Dans l'inoubliable Sans soleil, la Guinée Bissau était désignée comme « l'un des deux lieux de la survie », avec le Japon. Chris Marker nous la montrait à plusieurs reprises comme un lieu de l'extrême éloignement où, paradoxalement, se révélait avec la plus grande netteté l'état d'un monde, façonné par l'Occident (et par son cinéma) tout en étant en résistance obstinée contre un tel arraisonnement.
Le film de João Viana, La Bataille de Tabâto, revisite trente ans plus tard le même lieu, cette fois dans un rapport d'intime proximité dont ne saurait rendre compte la simple précision du cadre (l'action se concentre dans un village de griots mandingues, Tabâto), ni la trame apparente de l'histoire (Baio, un ancien soldat supplétif des troupes coloniales portugaises, rentre au pays pour le mariage de sa fille Fatu avec Idrissa, célèbre musicien de Tabâto).

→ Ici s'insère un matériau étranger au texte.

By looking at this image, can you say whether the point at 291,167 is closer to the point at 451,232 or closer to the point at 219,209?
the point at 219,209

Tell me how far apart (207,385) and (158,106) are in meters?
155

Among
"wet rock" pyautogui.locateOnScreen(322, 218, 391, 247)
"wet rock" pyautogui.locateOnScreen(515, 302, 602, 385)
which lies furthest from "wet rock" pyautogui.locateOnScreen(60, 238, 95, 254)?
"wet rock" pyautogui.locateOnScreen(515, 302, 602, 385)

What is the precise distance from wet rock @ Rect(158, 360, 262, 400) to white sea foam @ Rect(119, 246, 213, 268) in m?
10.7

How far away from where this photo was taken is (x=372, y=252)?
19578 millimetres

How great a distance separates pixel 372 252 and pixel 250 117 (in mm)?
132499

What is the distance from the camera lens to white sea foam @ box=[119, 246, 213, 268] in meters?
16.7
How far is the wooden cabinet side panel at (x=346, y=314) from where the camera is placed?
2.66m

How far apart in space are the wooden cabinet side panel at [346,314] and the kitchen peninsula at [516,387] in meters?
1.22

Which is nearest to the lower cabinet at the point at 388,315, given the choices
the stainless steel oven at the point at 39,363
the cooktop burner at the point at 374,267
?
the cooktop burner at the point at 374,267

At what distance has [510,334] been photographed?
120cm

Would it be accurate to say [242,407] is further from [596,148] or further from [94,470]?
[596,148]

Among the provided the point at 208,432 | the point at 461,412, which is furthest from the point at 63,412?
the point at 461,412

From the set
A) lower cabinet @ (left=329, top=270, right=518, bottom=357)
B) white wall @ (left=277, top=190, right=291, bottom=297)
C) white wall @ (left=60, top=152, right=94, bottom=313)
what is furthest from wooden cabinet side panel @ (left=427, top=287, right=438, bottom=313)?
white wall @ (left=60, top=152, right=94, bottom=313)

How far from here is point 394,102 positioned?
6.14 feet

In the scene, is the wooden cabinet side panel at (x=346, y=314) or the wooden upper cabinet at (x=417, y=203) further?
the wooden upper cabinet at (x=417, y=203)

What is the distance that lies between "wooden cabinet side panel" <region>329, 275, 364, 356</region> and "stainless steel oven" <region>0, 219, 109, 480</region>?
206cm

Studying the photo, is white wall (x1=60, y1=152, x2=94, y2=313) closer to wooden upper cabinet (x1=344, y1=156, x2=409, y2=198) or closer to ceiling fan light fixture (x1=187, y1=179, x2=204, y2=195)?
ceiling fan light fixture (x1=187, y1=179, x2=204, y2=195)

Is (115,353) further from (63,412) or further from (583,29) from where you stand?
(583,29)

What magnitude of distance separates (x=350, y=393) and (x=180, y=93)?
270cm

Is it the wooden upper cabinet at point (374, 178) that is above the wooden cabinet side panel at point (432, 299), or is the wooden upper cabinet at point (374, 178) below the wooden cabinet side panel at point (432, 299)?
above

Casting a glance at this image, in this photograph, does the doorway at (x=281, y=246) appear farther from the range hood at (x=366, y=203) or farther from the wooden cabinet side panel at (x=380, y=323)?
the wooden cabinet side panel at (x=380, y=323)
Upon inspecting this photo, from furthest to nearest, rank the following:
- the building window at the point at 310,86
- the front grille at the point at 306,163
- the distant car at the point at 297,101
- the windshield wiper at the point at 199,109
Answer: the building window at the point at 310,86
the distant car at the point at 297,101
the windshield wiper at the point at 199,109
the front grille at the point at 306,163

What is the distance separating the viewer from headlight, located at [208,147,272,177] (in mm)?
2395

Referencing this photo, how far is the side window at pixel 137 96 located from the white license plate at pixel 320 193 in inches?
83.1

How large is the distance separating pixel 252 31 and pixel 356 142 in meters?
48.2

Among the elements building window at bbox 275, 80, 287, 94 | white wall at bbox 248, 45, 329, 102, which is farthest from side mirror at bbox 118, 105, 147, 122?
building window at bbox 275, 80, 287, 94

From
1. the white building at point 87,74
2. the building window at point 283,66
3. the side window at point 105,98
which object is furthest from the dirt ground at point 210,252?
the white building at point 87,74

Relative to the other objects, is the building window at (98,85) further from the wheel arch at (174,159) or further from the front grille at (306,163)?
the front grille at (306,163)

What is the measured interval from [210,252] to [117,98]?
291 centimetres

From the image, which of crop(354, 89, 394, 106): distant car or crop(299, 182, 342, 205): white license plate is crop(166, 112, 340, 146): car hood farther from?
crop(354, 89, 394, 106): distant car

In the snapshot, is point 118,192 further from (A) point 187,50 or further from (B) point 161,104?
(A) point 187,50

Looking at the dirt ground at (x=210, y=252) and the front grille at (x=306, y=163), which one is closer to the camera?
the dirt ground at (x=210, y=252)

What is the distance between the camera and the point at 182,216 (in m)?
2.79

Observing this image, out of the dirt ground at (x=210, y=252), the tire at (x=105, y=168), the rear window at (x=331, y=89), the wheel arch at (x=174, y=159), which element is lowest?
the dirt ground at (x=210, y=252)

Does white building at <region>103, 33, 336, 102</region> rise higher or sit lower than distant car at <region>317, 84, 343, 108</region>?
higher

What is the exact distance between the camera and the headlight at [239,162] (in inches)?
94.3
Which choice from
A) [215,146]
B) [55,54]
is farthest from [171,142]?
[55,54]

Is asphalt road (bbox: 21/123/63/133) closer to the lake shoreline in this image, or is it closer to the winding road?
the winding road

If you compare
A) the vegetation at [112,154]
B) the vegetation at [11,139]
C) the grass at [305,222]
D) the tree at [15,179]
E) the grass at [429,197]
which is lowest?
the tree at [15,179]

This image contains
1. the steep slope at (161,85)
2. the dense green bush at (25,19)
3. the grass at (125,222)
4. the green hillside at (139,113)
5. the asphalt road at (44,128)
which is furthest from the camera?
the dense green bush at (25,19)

Le véritable récit est énoncé sur l'écran noir du début du film par la voix solennelle d'un griot : « Pendant que VOUS, barbares, faisiez la guerre, NOUS avons inventé l'agriculture, un mode de gouvernance équitable, et la musique moderne, le jazz, le blues et le reggae… » Toutes les perspectives sont renversées, non pas seulement entre l'Afrique et ses conquérants, mais entre l'Histoire des vainqueurs et un univers mythique plus secret et plus vrai, d'une tout autre portée spirituelle. Le moment colonial, dont le personnage de Baio est la cristallisation, sans être dissous, est situé dans un autre niveau de temporalité. Tout cela s'exprime dans la forme même du film de João Viana et en particulier dans sa bande-son magnifique, qui intègre en une seule partition musicale la modulation des voix, les accords du balafon, de la kora et des autres instruments africains, le fracas fantasmé des armes, les bruits de la brousse, les cris des animaux… Ce n'est pas un film sur les griots mais une œuvre de griot, déroutante, à vivre comme expérience d'initiation.